Ne yani her şeye "Küreselciler" deyip, meseleyi kilim altı mı yapacağız? Diyebilirsiniz. Aksine ortada bir sorun olduğu kesin. Bunun doğru şekilde çözümlenmemesi Küreselcilerin daha çok işine geldiği gibi içinden daha çıkılmaz bir hal alır. Bu yüzden bu sorunu acilen çözmeliyiz. Ama nasıl ve nereden başlayarak?..
Bildiğiniz gibi; tedavide doğru tanım ve teşhis gömleği doğru iliklemenin ilk adımıdır.
Sorunu nasıl tanımlayalım öyleyse? Kadına şiddet mi, çocuklara şiddet mi, evlat zorbalığı mı ya da koca mezalimi mi?...
Eğer fotoğrafa parçacı bir bakış açısı ile bakarsak el hak doğrudur. Gelin hepimiz oturup kalkıp erkeklerin kadına şiddetini, zorbalığını konuşalım. Her türlü sorunu erkek merkezli bakarak çözmeye çalışalım. Peki bu yolla çözmeyi denemedik mi? Aksine İstanbul sözleşmesi ile erkeklerin canına okumaya çalıştık. Kadın beyanı dedik, psikolojik şiddet dedik, evden uzaklaştırma dedik; ama her ne hikmetse kadın her zamankinden daha çok ezilmeye başladı. Boşanmalar daha çok arttı. Doğal olarak çocuklar daha çok psikolojik şiddete maruz kaldı. Hatta bu psikolojik ortamda yetişen çocukların yarın ne yapabileceğini kestirmek zor olmasa gerek.

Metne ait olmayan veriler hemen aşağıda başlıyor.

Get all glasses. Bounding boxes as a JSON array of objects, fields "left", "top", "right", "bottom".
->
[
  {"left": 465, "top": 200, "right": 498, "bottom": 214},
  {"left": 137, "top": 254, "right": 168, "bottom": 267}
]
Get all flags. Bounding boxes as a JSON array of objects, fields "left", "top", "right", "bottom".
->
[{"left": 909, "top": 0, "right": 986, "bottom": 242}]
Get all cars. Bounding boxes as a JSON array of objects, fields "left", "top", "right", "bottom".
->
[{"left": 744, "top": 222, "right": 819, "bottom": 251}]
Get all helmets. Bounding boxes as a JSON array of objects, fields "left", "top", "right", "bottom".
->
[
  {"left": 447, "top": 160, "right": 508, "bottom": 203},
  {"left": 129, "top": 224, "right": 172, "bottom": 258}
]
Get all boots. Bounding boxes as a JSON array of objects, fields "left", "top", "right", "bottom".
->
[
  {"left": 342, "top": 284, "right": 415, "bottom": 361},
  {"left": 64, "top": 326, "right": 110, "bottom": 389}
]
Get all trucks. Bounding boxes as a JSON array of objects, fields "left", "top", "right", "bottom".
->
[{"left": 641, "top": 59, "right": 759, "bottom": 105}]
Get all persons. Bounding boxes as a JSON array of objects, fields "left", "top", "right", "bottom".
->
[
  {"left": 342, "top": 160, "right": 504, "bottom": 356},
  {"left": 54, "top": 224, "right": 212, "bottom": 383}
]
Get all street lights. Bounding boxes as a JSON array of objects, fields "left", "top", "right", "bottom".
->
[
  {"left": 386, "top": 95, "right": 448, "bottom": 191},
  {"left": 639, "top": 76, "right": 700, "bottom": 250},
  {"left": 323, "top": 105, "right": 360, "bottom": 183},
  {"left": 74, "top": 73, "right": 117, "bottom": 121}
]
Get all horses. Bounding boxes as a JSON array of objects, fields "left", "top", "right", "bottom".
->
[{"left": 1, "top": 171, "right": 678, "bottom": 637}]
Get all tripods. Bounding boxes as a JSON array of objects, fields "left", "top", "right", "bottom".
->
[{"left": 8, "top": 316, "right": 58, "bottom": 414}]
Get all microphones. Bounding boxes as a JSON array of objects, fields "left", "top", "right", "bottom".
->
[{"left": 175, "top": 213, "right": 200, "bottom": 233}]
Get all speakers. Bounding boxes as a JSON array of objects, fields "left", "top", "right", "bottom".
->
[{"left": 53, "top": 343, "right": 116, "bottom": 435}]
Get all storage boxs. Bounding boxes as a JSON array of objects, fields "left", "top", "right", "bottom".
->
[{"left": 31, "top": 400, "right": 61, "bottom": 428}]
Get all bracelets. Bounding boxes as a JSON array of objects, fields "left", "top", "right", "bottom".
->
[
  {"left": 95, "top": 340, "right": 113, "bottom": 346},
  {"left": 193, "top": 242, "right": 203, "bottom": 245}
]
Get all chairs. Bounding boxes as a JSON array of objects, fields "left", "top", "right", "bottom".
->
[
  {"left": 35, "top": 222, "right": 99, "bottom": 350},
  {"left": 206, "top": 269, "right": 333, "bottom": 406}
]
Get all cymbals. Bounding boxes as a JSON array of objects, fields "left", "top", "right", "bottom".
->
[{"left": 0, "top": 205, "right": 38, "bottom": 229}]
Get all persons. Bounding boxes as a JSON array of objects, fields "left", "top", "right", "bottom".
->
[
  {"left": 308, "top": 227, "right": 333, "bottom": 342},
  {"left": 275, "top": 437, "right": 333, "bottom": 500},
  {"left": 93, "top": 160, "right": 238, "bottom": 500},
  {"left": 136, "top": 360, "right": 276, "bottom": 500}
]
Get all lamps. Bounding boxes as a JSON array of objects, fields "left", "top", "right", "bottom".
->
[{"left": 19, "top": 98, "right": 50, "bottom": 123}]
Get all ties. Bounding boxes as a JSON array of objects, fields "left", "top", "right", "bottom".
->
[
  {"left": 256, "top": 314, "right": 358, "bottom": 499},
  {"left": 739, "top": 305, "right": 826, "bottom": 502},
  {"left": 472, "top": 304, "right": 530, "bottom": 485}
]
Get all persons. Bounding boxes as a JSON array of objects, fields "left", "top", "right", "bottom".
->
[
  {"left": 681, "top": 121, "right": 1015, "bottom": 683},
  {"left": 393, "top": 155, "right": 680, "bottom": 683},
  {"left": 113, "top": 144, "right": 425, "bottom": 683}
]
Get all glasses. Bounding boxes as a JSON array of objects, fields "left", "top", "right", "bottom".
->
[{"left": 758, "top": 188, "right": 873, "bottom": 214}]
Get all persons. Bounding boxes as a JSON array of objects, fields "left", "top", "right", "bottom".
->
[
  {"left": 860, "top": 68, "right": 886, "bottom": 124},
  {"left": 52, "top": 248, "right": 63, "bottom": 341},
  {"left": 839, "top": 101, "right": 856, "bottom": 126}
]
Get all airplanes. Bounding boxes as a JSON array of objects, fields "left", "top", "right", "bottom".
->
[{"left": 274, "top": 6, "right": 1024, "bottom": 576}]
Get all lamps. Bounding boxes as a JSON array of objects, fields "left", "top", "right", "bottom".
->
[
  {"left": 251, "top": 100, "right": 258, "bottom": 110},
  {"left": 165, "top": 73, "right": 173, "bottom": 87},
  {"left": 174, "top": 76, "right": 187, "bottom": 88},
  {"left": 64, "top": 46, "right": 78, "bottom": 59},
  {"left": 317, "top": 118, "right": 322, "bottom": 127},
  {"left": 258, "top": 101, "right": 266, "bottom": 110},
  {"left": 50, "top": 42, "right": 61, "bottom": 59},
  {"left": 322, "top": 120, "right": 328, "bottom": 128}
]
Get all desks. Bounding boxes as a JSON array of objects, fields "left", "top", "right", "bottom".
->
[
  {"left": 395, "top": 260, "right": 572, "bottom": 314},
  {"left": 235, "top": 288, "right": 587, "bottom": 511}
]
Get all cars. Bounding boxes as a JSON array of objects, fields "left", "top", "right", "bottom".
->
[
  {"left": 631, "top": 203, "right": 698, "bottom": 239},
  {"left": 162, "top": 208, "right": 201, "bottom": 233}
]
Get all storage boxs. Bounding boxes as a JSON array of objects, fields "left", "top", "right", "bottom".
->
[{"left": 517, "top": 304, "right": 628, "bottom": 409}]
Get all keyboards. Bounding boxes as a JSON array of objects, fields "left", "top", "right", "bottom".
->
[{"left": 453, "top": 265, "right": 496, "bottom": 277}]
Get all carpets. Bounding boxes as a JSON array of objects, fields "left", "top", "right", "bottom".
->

Öyleyse hem kadınlar hem erkekler hem evlatlar için fotoğrafa bütüncül bakmak zorundayız. Bakın son bir ay içindeki haberlere bir bakın; evlat öldüren anne, eşini öldüren erkek, kız arkadaşını öldüren satanist erkek arkadaş, annesini öldüren evlat, evladını öldüren baba vs. zincir uzatılabilir. Yani fotoğrafın bütününde ne sadece anne ne de sadece cinsiyetinden dolayı bir kadın vardır. Aksine bir aile faciası vardır. Toplumsal çözülmüşlük ve travmalar vardır. Bu yüzden olaya ailesel ve toplumsal olarak bakmak zorundayız. Yani ailesel ve toplumsal değerlerin tarumar edildiği bir toplum her ferdiyle patlamaya hazır birer bomba gibidir.
Bu yüzden tanımlamadan başlayarak bu sorun acil bir şekilde masaya yatırılmalı. Aksi taktirde bu toplum değil sadece kadınlar için hepimiz için birer faciadan öteye geçmeyecektir.
Sorunu nereden ele alarak çözmeye başlamalıyıza değinsek de özellikle dış gündemden birden gözlerimizi bütünüyle içeriye çekmemizi isteyen küreselcilerin kurnazlığını da ıskalamamak gerek. Hem içerideki tehlikeyi görmeli, ailesel çözülmüşlüğe çözümler bulmalı hem de sonuna kadar "Filistin" demeye devam etmeliyiz.